It seems like a long, long time ago that I first received word of this week's earthquake centered in Christchurch, New Zealand, but a woman I love, my daughter, was in the vicinity. I cannot help but wonder the way fathers do about her safety and welfare. But thus far not a word.
The folks at the United States embassy in Aukland, some 473 miles and a world away, were great when I contacted them last night. There are no reports of American deaths or casualties, a correspondent told me. But, she went on to say, please do inform them if I learn anything. It was an odd, odd thing to turn to the government for help. Necessity has made a hypocrite of me.
At this point, I would settle for the tiniest shard of information. What I have learned is the Christchuch was hit hard. There are folks still missing, and feared trapped beneath collapsed buildings. Rescuers are working frantically against the clock to save all they can. Apparently some 70 or so folks are confirmed dead, and as many as 300 are missing.

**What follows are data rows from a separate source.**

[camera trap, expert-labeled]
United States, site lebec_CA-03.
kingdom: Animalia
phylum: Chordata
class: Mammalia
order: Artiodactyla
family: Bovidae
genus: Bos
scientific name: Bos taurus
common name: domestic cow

Odds are my daughter is fine. She and friends were on a road trip. For all I know, they fled the area before the tremors struck and are lolling in the outback somehwere, perhaps without knowledge that the Earth roared. I have an alternative vision, my daughter losing herself only to find a truer version of herself in service of others as she assists rescuers. On this latter theory, she hasn't called because she's been distracted, or, perhaps, because the communication network has been damaged.
But the father in me picks at old scabs. My father disappeared one day, or so it seemed to me. He left for work one day when I was quite young and never returned. I did not know whether he was alive or dead for some 40 years. It took his new wife to make the call that introduced two men with everything and nothing in common. I cannot bear the thought of losing another loved one to the mist.
Aided by my other children, and friends of my daugher's, we are trying to reassemble her New Zealand itinerary, tracing her steps and movements. If we do not hear from her by this weekend, either my wife or I will travel to the end of the Earth to find this girl. I want desperately to be the one to go, but a law firm is sometimes a cruel yoke. In any case, the week crawls and something like fatigue sets in. I wonder where she is, and I crave the sight and sound of her.